Take for example an e-mail I got from Jim in Burbank. Jim wanted to know about “try and.” He had long ago learned that “try and” as a substitute for “try to” is wrong. Yet he notices “try and” in print all the time, including in Los Angeles’ major newspaper. “I see it in The Times, so maybe it is correct,” he wrote.
Jim was hoping for a clear ruling on the rightness or wrongness of “try and.” And for all the usage guides and grammar books and other resources on my shelf, I let him down. The best I could tell him was this: “try and” for “try to” is ungrammatical. But that doesn’t mean it’s wrong.
Let’s look at the ungrammatical part first. “Try to” is usually part of a construction like “I try to help.” In constructions like this, “try” is a transitive verb. That means it takes an object. The object of a transitive verb can be a noun, “Emma tried broccoli. Emma wants broccoli. Emma hates broccoli.”
Or it can be a whole clause, including an infinitive clause. “Emma tried to remember. Emma wants to remember. Emma hates to remember.”

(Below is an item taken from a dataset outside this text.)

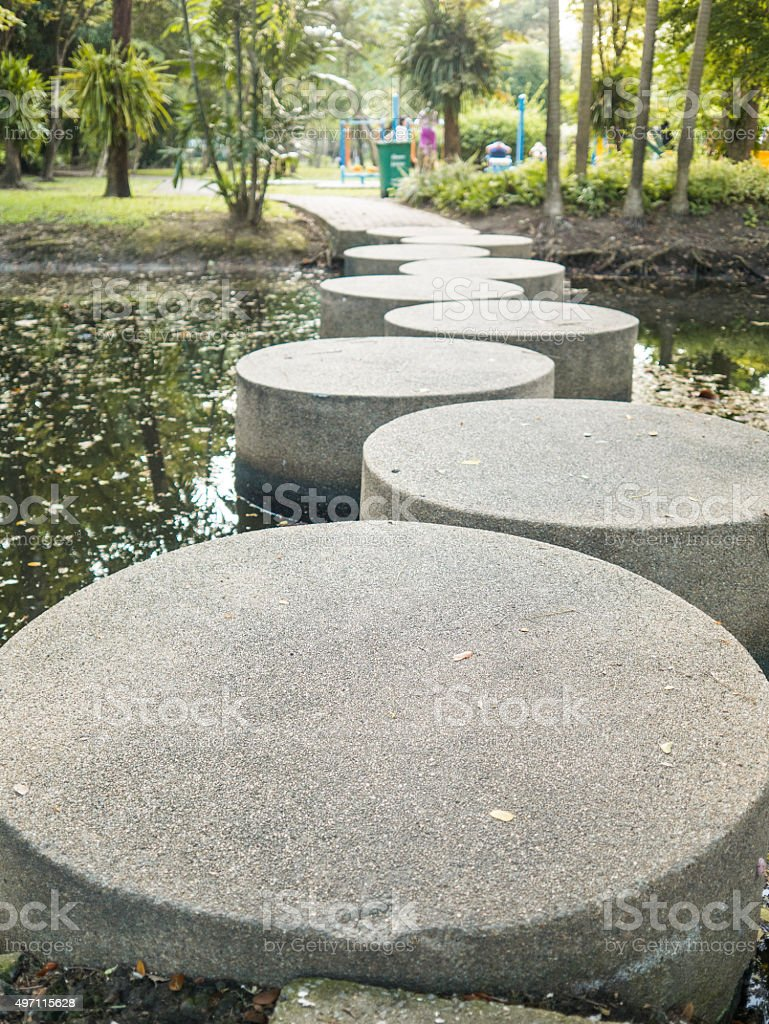 Stone walkway across the river in the park. royalty-free stock photo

Not every structure that looks like this works like this. But for now, we’re concerned only with the transitive-verb-plus-infinitive structure.
So now we can understand the grammar of the sentence “I try to explain.” But what does that tell us about “I try and explain”? The conjunction “and” isn’t used to form infinitives. Only “to” does that job. So “try and explain” is not grammatical.
Be warned, though, that in different situations, “try and” can be grammatical. Just as you can say “The Smiths dance and sing,” you can say “The Smiths try and fail.” That’s different because “try and fail” are two separate actions. This is called a coordinated verb because it’s connected with the coordinating conjunction “and.” That’s different from “try to explain,” in which the two verbs work together to create a single action.